(Source data):
···
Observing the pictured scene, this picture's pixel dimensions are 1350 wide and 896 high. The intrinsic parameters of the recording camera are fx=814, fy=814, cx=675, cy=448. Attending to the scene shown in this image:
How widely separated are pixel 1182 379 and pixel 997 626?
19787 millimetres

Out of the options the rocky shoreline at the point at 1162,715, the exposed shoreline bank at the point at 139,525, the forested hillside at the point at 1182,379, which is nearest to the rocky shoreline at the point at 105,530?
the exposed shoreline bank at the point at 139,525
···
(Task to carry out):
Reproduce every line of the records above, word for word, changing nothing.

(Solution):
Observing the pictured scene, this picture's pixel dimensions are 1350 wide and 896 high. The intrinsic parameters of the recording camera are fx=814, fy=814, cx=675, cy=448. Attending to the scene shown in this image:
How widely separated are pixel 1182 379 and pixel 997 626?
19787 millimetres

Out of the options the rocky shoreline at the point at 1162,715, the exposed shoreline bank at the point at 139,525, the forested hillside at the point at 1182,379, which is nearest to the rocky shoreline at the point at 105,530?
the exposed shoreline bank at the point at 139,525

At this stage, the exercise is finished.